Oui, j’ai un rêve… Le rêve d’une gauche qui arrête de tuer et de s’auto-détruire, d’une gauche calculatrice qui arrête de se battre pour, ici ou  là, un poste de Président ou de vice-Présidente de machin-truc, pour les ors d’une République de plus en plus bananière… Pour 200, 400, 800, 1200, 2000 euros par mois ? Que dire enfin de cette pollution idéologique qui s’appelle le mimétisme ! De cette gauche, les électeurs n’en veulent plus. Le pire, c’est qu’ils le disent… dans les urnes inlassablement depuis 2002 et on ne les entend toujours pas ! Alors, comment le dire ? Faire de la politique autrement ? Oui, mais comment du fait de partis organisés sur le modèle de la fabrique vieillots et hors sol, en absence totale d’autonomie ?

Nous militants, nous avons soifs d’une gauche de gauche, d’une gauche de combat et non d’une gauche qui s’enorgueillit de ses blasons, de ses coupes, de ses cicatrices, de ses combats à l’image de ces militaires qui arborent des médailles. Une gauche qui arrête de tricher avec elle-même : adhérents bidons, militants serviles, salariés contraints, vassalisés, féodalisés, associations subventionnées, discours de circonstances et de pacotilles qu’on jette à de la piétaille militante…

De tout cela, je ne m’y fais pas. Je ne m’y ferai jamais. La gauche oublie ses valeurs : nous devons réaffirmer l’abjection qui est la nôtre de la professionnalisation de la politique et de la féodalité politique, l’abjection qui est la nôtre des chefs et du présidentialisme, l’abjection qui est la nôtre des bidouilles d’appareil et de la volonté de contrôle… Pas chez nous !!! Ce n’est pas notre culture.
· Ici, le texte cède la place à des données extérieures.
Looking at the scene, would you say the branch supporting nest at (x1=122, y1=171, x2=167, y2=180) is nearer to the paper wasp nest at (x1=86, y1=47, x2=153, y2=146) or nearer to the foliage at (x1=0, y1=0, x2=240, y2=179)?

Tous ces imbéciles sont en train de tuer la gauche et ils ne le voient même pas !

En disant tout ce que je dis, avec la véhémence qui est la mienne ce soir (j’espère que vous ne m’en voudrez pas tellement ma désespérance est grande), le pire, c’est que je ne vise personne. Le pire… c’est que quelques grosses andouilles vont le prendre pour eux, se croyant désespérément importants alors qu’ils ne sont rien… par essence. Comment dire les choses compte tenu de ce que nous voyons, compte tenu de cette auto-destruction collective ? Reverrais-je la gauche au pouvoir de mon vivant ? J’ai 45 ans et j’en doute chaque jour davantage. Ce n’est pas faute de me battre… contre mes « amis ». Tout simplement désespérant… et nécessaire. Avons-nous encore le choix ?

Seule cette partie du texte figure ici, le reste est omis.